Task description
Quote the incentive plan word for word, starting at "D. Changes in" and ending at "in its discretion.".

Document

Date: March 22, 2013   By:  

/s/ Catherine F. Ratcliffe

    Catherine F. Ratcliffe
    Senior Vice President of Business Affairs & General Counsel and Corporate Secretary
EX-10.1

Exhibit 10.1

NOVATEL WIRELESS, INC.

SENIOR MANAGEMENT INCENTIVE PLAN

Fiscal Year 2013

I. INTRODUCTION

A. Objective of the Bonus Targets: This Plan is intended to provide eligible senior management of Novatel Wireless, Inc. and its subsidiaries (the “Company”) with the target metrics in connection with their respective bonus opportunity related to their contributions to the success and strategic growth of the Company. Participation in the Plan and the payment of any sums hereunder shall be at the sole and absolute discretion of the Compensation Committee of the Company’s Board of Directors (the “Committee”).

B. Participants: This Plan, as determined by Committee on a fully discretionary basis, applies solely to regular employees of the Company who are senior officers (“Plan Participants”), whom the Company determines meet the eligibility requirements set forth in Section III. For purposes of this Plan and unless otherwise prohibited by applicable law, the term “regular employee” means an individual who is deemed by the Company to be both an employee of the Company and employed for an unspecified or indefinite period of time.

C. Effective Date: Fiscal Year 2013 (January 1, 2013 – December 31, 2013).

D. Changes in Targets: The Committee reserves the right to modify the targets in whole or in part, at any time. Any such modification or termination must be approved in writing by a resolution of the Committee or the Board of Directors.

E. Authority: The Committee reserves the right to interpret this document on a fully discretionary basis. Nothing in this Plan is intended to create an entitlement to any employee for any incentive payment hereunder except as the Committee may determine in its discretion.

II. BONUS COMPONENTS

A. The total cash incentive opportunity for each Participant is composed of Corporate and Individual Performance Goals. The Corporate Performance Goals, which constitute 80% of the total incentive opportunity, include a Company-wide EBITDA goal for the Fiscal Year, assessed on an annual basis, and Company revenue goals and business metrics and milestones assessed on a quarterly basis, as specified in Annex A. The Individual Performance Goals for each Plan Participant, which constitute 20% of the total incentive opportunity, are assessed on an annual basis based on the criteria set forth in Annex A for each Plan Participant. The EBITDA goal and the Individual Performance Goals are the Annual Incentives and the Company revenue goals and business metrics and milestones are the Quarterly Incentives.


B. The determination of the amount of the cash incentive to be paid for all Participants’ Corporate Performance Goals, if any, will be made following the end of the Fiscal Year with respect to the EBITDA performance goal and following the end of each fiscal quarter with respect to the other financial goals and business metric and milestones. A minimum threshold must be exceeded for each financial component before any bonus payment will be made with respect to that component. In the event a target financial metric is surpassed, a Participant may be awarded a bonus payment up to a maximum of 115-175% of such Participant’s target bonus payment for the specific financial component.

Stored entries
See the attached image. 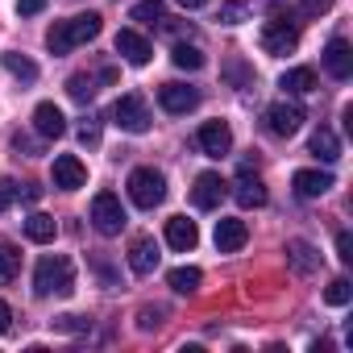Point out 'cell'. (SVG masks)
I'll return each mask as SVG.
<instances>
[{
  "instance_id": "obj_22",
  "label": "cell",
  "mask_w": 353,
  "mask_h": 353,
  "mask_svg": "<svg viewBox=\"0 0 353 353\" xmlns=\"http://www.w3.org/2000/svg\"><path fill=\"white\" fill-rule=\"evenodd\" d=\"M279 88L291 92V96H307V92H316V71H312V67H291V71L279 79Z\"/></svg>"
},
{
  "instance_id": "obj_27",
  "label": "cell",
  "mask_w": 353,
  "mask_h": 353,
  "mask_svg": "<svg viewBox=\"0 0 353 353\" xmlns=\"http://www.w3.org/2000/svg\"><path fill=\"white\" fill-rule=\"evenodd\" d=\"M349 299H353V283H349V279H332V283L324 287V303H328V307H345Z\"/></svg>"
},
{
  "instance_id": "obj_8",
  "label": "cell",
  "mask_w": 353,
  "mask_h": 353,
  "mask_svg": "<svg viewBox=\"0 0 353 353\" xmlns=\"http://www.w3.org/2000/svg\"><path fill=\"white\" fill-rule=\"evenodd\" d=\"M158 104L170 112V117H183L200 104V88H188V83H162L158 88Z\"/></svg>"
},
{
  "instance_id": "obj_24",
  "label": "cell",
  "mask_w": 353,
  "mask_h": 353,
  "mask_svg": "<svg viewBox=\"0 0 353 353\" xmlns=\"http://www.w3.org/2000/svg\"><path fill=\"white\" fill-rule=\"evenodd\" d=\"M287 262H291L299 274H312V270L320 266V258H316V250H312L307 241H291V245H287Z\"/></svg>"
},
{
  "instance_id": "obj_31",
  "label": "cell",
  "mask_w": 353,
  "mask_h": 353,
  "mask_svg": "<svg viewBox=\"0 0 353 353\" xmlns=\"http://www.w3.org/2000/svg\"><path fill=\"white\" fill-rule=\"evenodd\" d=\"M13 279H17V254L9 245H0V287L13 283Z\"/></svg>"
},
{
  "instance_id": "obj_25",
  "label": "cell",
  "mask_w": 353,
  "mask_h": 353,
  "mask_svg": "<svg viewBox=\"0 0 353 353\" xmlns=\"http://www.w3.org/2000/svg\"><path fill=\"white\" fill-rule=\"evenodd\" d=\"M0 63H5V71H9V75H17L21 83H34V79H38V63H34V59H26V54H17V50H9Z\"/></svg>"
},
{
  "instance_id": "obj_1",
  "label": "cell",
  "mask_w": 353,
  "mask_h": 353,
  "mask_svg": "<svg viewBox=\"0 0 353 353\" xmlns=\"http://www.w3.org/2000/svg\"><path fill=\"white\" fill-rule=\"evenodd\" d=\"M100 13H75V17H67V21H54L50 26V34H46V46L54 50V54H71L75 46H83V42H92L96 34H100Z\"/></svg>"
},
{
  "instance_id": "obj_5",
  "label": "cell",
  "mask_w": 353,
  "mask_h": 353,
  "mask_svg": "<svg viewBox=\"0 0 353 353\" xmlns=\"http://www.w3.org/2000/svg\"><path fill=\"white\" fill-rule=\"evenodd\" d=\"M125 208H121V196H112V192H100L96 200H92V225L104 233V237H117L121 229H125Z\"/></svg>"
},
{
  "instance_id": "obj_6",
  "label": "cell",
  "mask_w": 353,
  "mask_h": 353,
  "mask_svg": "<svg viewBox=\"0 0 353 353\" xmlns=\"http://www.w3.org/2000/svg\"><path fill=\"white\" fill-rule=\"evenodd\" d=\"M112 121H117L125 133H145V129H150V108H145V100H141L137 92H129V96H121V100L112 104Z\"/></svg>"
},
{
  "instance_id": "obj_7",
  "label": "cell",
  "mask_w": 353,
  "mask_h": 353,
  "mask_svg": "<svg viewBox=\"0 0 353 353\" xmlns=\"http://www.w3.org/2000/svg\"><path fill=\"white\" fill-rule=\"evenodd\" d=\"M303 108L299 104H291V100H279V104H270L266 108V129L274 133V137H295L299 129H303Z\"/></svg>"
},
{
  "instance_id": "obj_21",
  "label": "cell",
  "mask_w": 353,
  "mask_h": 353,
  "mask_svg": "<svg viewBox=\"0 0 353 353\" xmlns=\"http://www.w3.org/2000/svg\"><path fill=\"white\" fill-rule=\"evenodd\" d=\"M307 150H312V154H316L320 162H336V158H341V141H336V133H332L328 125H320V129L312 133Z\"/></svg>"
},
{
  "instance_id": "obj_41",
  "label": "cell",
  "mask_w": 353,
  "mask_h": 353,
  "mask_svg": "<svg viewBox=\"0 0 353 353\" xmlns=\"http://www.w3.org/2000/svg\"><path fill=\"white\" fill-rule=\"evenodd\" d=\"M179 5H183V9H204L208 0H179Z\"/></svg>"
},
{
  "instance_id": "obj_13",
  "label": "cell",
  "mask_w": 353,
  "mask_h": 353,
  "mask_svg": "<svg viewBox=\"0 0 353 353\" xmlns=\"http://www.w3.org/2000/svg\"><path fill=\"white\" fill-rule=\"evenodd\" d=\"M320 63H324V71H328L332 79H349V75H353V50H349V42H345V38H332V42L324 46Z\"/></svg>"
},
{
  "instance_id": "obj_17",
  "label": "cell",
  "mask_w": 353,
  "mask_h": 353,
  "mask_svg": "<svg viewBox=\"0 0 353 353\" xmlns=\"http://www.w3.org/2000/svg\"><path fill=\"white\" fill-rule=\"evenodd\" d=\"M233 196H237V204H241V208H262V204H266V188H262L258 174H250V162H245V166H241V174H237Z\"/></svg>"
},
{
  "instance_id": "obj_32",
  "label": "cell",
  "mask_w": 353,
  "mask_h": 353,
  "mask_svg": "<svg viewBox=\"0 0 353 353\" xmlns=\"http://www.w3.org/2000/svg\"><path fill=\"white\" fill-rule=\"evenodd\" d=\"M54 328H59V332H88V328H92V320H88V316H59V320H54Z\"/></svg>"
},
{
  "instance_id": "obj_30",
  "label": "cell",
  "mask_w": 353,
  "mask_h": 353,
  "mask_svg": "<svg viewBox=\"0 0 353 353\" xmlns=\"http://www.w3.org/2000/svg\"><path fill=\"white\" fill-rule=\"evenodd\" d=\"M250 17V5H245V0H225V5H221V21L225 26H241Z\"/></svg>"
},
{
  "instance_id": "obj_11",
  "label": "cell",
  "mask_w": 353,
  "mask_h": 353,
  "mask_svg": "<svg viewBox=\"0 0 353 353\" xmlns=\"http://www.w3.org/2000/svg\"><path fill=\"white\" fill-rule=\"evenodd\" d=\"M88 183V166L75 154H59L54 158V188L59 192H79Z\"/></svg>"
},
{
  "instance_id": "obj_20",
  "label": "cell",
  "mask_w": 353,
  "mask_h": 353,
  "mask_svg": "<svg viewBox=\"0 0 353 353\" xmlns=\"http://www.w3.org/2000/svg\"><path fill=\"white\" fill-rule=\"evenodd\" d=\"M166 283H170L174 295H196L200 283H204V274H200V266H174V270L166 274Z\"/></svg>"
},
{
  "instance_id": "obj_15",
  "label": "cell",
  "mask_w": 353,
  "mask_h": 353,
  "mask_svg": "<svg viewBox=\"0 0 353 353\" xmlns=\"http://www.w3.org/2000/svg\"><path fill=\"white\" fill-rule=\"evenodd\" d=\"M291 188H295L299 200H320L332 188V174L328 170H295L291 174Z\"/></svg>"
},
{
  "instance_id": "obj_37",
  "label": "cell",
  "mask_w": 353,
  "mask_h": 353,
  "mask_svg": "<svg viewBox=\"0 0 353 353\" xmlns=\"http://www.w3.org/2000/svg\"><path fill=\"white\" fill-rule=\"evenodd\" d=\"M46 9V0H17V13L21 17H34V13H42Z\"/></svg>"
},
{
  "instance_id": "obj_10",
  "label": "cell",
  "mask_w": 353,
  "mask_h": 353,
  "mask_svg": "<svg viewBox=\"0 0 353 353\" xmlns=\"http://www.w3.org/2000/svg\"><path fill=\"white\" fill-rule=\"evenodd\" d=\"M225 179L216 170H204L200 179H196V188H192V204L196 208H204V212H212V208H221V200H225Z\"/></svg>"
},
{
  "instance_id": "obj_18",
  "label": "cell",
  "mask_w": 353,
  "mask_h": 353,
  "mask_svg": "<svg viewBox=\"0 0 353 353\" xmlns=\"http://www.w3.org/2000/svg\"><path fill=\"white\" fill-rule=\"evenodd\" d=\"M34 129H38L42 137H50V141H54V137H63V133H67V117H63V108H59V104H50V100H46V104H38V108H34Z\"/></svg>"
},
{
  "instance_id": "obj_23",
  "label": "cell",
  "mask_w": 353,
  "mask_h": 353,
  "mask_svg": "<svg viewBox=\"0 0 353 353\" xmlns=\"http://www.w3.org/2000/svg\"><path fill=\"white\" fill-rule=\"evenodd\" d=\"M54 233H59V225H54V216H46V212H34V216L26 221V237L38 241V245L54 241Z\"/></svg>"
},
{
  "instance_id": "obj_28",
  "label": "cell",
  "mask_w": 353,
  "mask_h": 353,
  "mask_svg": "<svg viewBox=\"0 0 353 353\" xmlns=\"http://www.w3.org/2000/svg\"><path fill=\"white\" fill-rule=\"evenodd\" d=\"M67 92H71V100L92 104V96H96V79H92V75H71V79H67Z\"/></svg>"
},
{
  "instance_id": "obj_29",
  "label": "cell",
  "mask_w": 353,
  "mask_h": 353,
  "mask_svg": "<svg viewBox=\"0 0 353 353\" xmlns=\"http://www.w3.org/2000/svg\"><path fill=\"white\" fill-rule=\"evenodd\" d=\"M162 13H166V5H162V0H137V5H133V21H145V26H154V21H162Z\"/></svg>"
},
{
  "instance_id": "obj_38",
  "label": "cell",
  "mask_w": 353,
  "mask_h": 353,
  "mask_svg": "<svg viewBox=\"0 0 353 353\" xmlns=\"http://www.w3.org/2000/svg\"><path fill=\"white\" fill-rule=\"evenodd\" d=\"M9 328H13V307H9L5 299H0V336H5Z\"/></svg>"
},
{
  "instance_id": "obj_3",
  "label": "cell",
  "mask_w": 353,
  "mask_h": 353,
  "mask_svg": "<svg viewBox=\"0 0 353 353\" xmlns=\"http://www.w3.org/2000/svg\"><path fill=\"white\" fill-rule=\"evenodd\" d=\"M129 200H133L137 208L154 212V208L166 200V179H162V170H154V166H137V170L129 174Z\"/></svg>"
},
{
  "instance_id": "obj_26",
  "label": "cell",
  "mask_w": 353,
  "mask_h": 353,
  "mask_svg": "<svg viewBox=\"0 0 353 353\" xmlns=\"http://www.w3.org/2000/svg\"><path fill=\"white\" fill-rule=\"evenodd\" d=\"M170 63L179 67V71H200V67H204V50H200V46H188V42H179V46L170 50Z\"/></svg>"
},
{
  "instance_id": "obj_19",
  "label": "cell",
  "mask_w": 353,
  "mask_h": 353,
  "mask_svg": "<svg viewBox=\"0 0 353 353\" xmlns=\"http://www.w3.org/2000/svg\"><path fill=\"white\" fill-rule=\"evenodd\" d=\"M129 270L133 274H154L158 270V245H154V237H133V245H129Z\"/></svg>"
},
{
  "instance_id": "obj_16",
  "label": "cell",
  "mask_w": 353,
  "mask_h": 353,
  "mask_svg": "<svg viewBox=\"0 0 353 353\" xmlns=\"http://www.w3.org/2000/svg\"><path fill=\"white\" fill-rule=\"evenodd\" d=\"M196 241H200L196 221H188V216H170V221H166V245H170V250L192 254V250H196Z\"/></svg>"
},
{
  "instance_id": "obj_34",
  "label": "cell",
  "mask_w": 353,
  "mask_h": 353,
  "mask_svg": "<svg viewBox=\"0 0 353 353\" xmlns=\"http://www.w3.org/2000/svg\"><path fill=\"white\" fill-rule=\"evenodd\" d=\"M13 200H17V183L13 179H0V212H9Z\"/></svg>"
},
{
  "instance_id": "obj_12",
  "label": "cell",
  "mask_w": 353,
  "mask_h": 353,
  "mask_svg": "<svg viewBox=\"0 0 353 353\" xmlns=\"http://www.w3.org/2000/svg\"><path fill=\"white\" fill-rule=\"evenodd\" d=\"M117 54H121L125 63H133V67H145V63L154 59V46H150V38H141L137 30H121V34H117Z\"/></svg>"
},
{
  "instance_id": "obj_9",
  "label": "cell",
  "mask_w": 353,
  "mask_h": 353,
  "mask_svg": "<svg viewBox=\"0 0 353 353\" xmlns=\"http://www.w3.org/2000/svg\"><path fill=\"white\" fill-rule=\"evenodd\" d=\"M196 141H200V150H204L208 158H225V154L233 150V129H229L225 121H204L200 133H196Z\"/></svg>"
},
{
  "instance_id": "obj_35",
  "label": "cell",
  "mask_w": 353,
  "mask_h": 353,
  "mask_svg": "<svg viewBox=\"0 0 353 353\" xmlns=\"http://www.w3.org/2000/svg\"><path fill=\"white\" fill-rule=\"evenodd\" d=\"M162 316H166V307H141L137 324H141V328H158V324H162Z\"/></svg>"
},
{
  "instance_id": "obj_33",
  "label": "cell",
  "mask_w": 353,
  "mask_h": 353,
  "mask_svg": "<svg viewBox=\"0 0 353 353\" xmlns=\"http://www.w3.org/2000/svg\"><path fill=\"white\" fill-rule=\"evenodd\" d=\"M336 258H341V262H345V266H353V237H349V233H345V229H341V233H336Z\"/></svg>"
},
{
  "instance_id": "obj_14",
  "label": "cell",
  "mask_w": 353,
  "mask_h": 353,
  "mask_svg": "<svg viewBox=\"0 0 353 353\" xmlns=\"http://www.w3.org/2000/svg\"><path fill=\"white\" fill-rule=\"evenodd\" d=\"M216 250L221 254H237L245 241H250V229H245V221H237V216H221L216 221Z\"/></svg>"
},
{
  "instance_id": "obj_2",
  "label": "cell",
  "mask_w": 353,
  "mask_h": 353,
  "mask_svg": "<svg viewBox=\"0 0 353 353\" xmlns=\"http://www.w3.org/2000/svg\"><path fill=\"white\" fill-rule=\"evenodd\" d=\"M34 291L38 295H71L75 291V266L63 254H46L34 266Z\"/></svg>"
},
{
  "instance_id": "obj_40",
  "label": "cell",
  "mask_w": 353,
  "mask_h": 353,
  "mask_svg": "<svg viewBox=\"0 0 353 353\" xmlns=\"http://www.w3.org/2000/svg\"><path fill=\"white\" fill-rule=\"evenodd\" d=\"M17 196H21L26 204H38V196H42V188H34V183H26V188H17Z\"/></svg>"
},
{
  "instance_id": "obj_39",
  "label": "cell",
  "mask_w": 353,
  "mask_h": 353,
  "mask_svg": "<svg viewBox=\"0 0 353 353\" xmlns=\"http://www.w3.org/2000/svg\"><path fill=\"white\" fill-rule=\"evenodd\" d=\"M328 5H332V0H303V13H307V17H316V13H324Z\"/></svg>"
},
{
  "instance_id": "obj_4",
  "label": "cell",
  "mask_w": 353,
  "mask_h": 353,
  "mask_svg": "<svg viewBox=\"0 0 353 353\" xmlns=\"http://www.w3.org/2000/svg\"><path fill=\"white\" fill-rule=\"evenodd\" d=\"M299 46V26L295 21H287V17H270L266 26H262V50L266 54H291Z\"/></svg>"
},
{
  "instance_id": "obj_36",
  "label": "cell",
  "mask_w": 353,
  "mask_h": 353,
  "mask_svg": "<svg viewBox=\"0 0 353 353\" xmlns=\"http://www.w3.org/2000/svg\"><path fill=\"white\" fill-rule=\"evenodd\" d=\"M79 141H83V145H96V141H100V125H96V117H88V121H83Z\"/></svg>"
}]
</instances>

Result
D. Changes in Targets: The Committee reserves the right to modify the targets in whole or in part, at any time. Any such modification or termination must be approved in writing by a resolution of the Committee or the Board of Directors.

E. Authority: The Committee reserves the right to interpret this document on a fully discretionary basis. Nothing in this Plan is intended to create an entitlement to any employee for any incentive payment hereunder except as the Committee may determine in its discretion.